[GIVEN EXERCISE] Show each line of the records below that contains the word "depicted". Case matters.

[SUPPLIED DATA]
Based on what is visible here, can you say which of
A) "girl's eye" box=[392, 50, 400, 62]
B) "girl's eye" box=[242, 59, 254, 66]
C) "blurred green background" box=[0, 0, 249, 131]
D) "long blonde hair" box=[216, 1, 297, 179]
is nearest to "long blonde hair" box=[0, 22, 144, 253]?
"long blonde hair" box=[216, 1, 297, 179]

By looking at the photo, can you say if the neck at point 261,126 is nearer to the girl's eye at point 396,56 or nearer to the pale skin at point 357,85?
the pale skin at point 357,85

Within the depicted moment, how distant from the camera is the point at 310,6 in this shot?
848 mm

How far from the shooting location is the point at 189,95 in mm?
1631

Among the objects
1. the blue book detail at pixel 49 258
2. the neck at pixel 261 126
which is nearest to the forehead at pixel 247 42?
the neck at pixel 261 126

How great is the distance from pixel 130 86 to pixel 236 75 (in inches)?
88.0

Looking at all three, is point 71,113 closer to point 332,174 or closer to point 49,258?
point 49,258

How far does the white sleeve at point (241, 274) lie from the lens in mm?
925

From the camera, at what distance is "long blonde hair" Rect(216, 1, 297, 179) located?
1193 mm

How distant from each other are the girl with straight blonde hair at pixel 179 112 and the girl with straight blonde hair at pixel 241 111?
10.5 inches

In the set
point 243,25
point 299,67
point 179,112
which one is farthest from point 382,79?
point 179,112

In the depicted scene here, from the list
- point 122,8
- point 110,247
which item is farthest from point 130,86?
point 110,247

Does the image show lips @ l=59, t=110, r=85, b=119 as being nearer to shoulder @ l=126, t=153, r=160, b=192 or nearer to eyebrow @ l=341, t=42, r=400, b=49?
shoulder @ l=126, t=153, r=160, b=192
==
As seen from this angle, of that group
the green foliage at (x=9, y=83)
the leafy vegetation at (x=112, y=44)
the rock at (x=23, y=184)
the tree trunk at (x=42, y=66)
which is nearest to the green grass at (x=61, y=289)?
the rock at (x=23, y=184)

[RESULT FOR THIS EXERCISE]
Within the depicted moment, how distant from the camera is the point at 310,6 in this shot?
In the depicted scene here, from the list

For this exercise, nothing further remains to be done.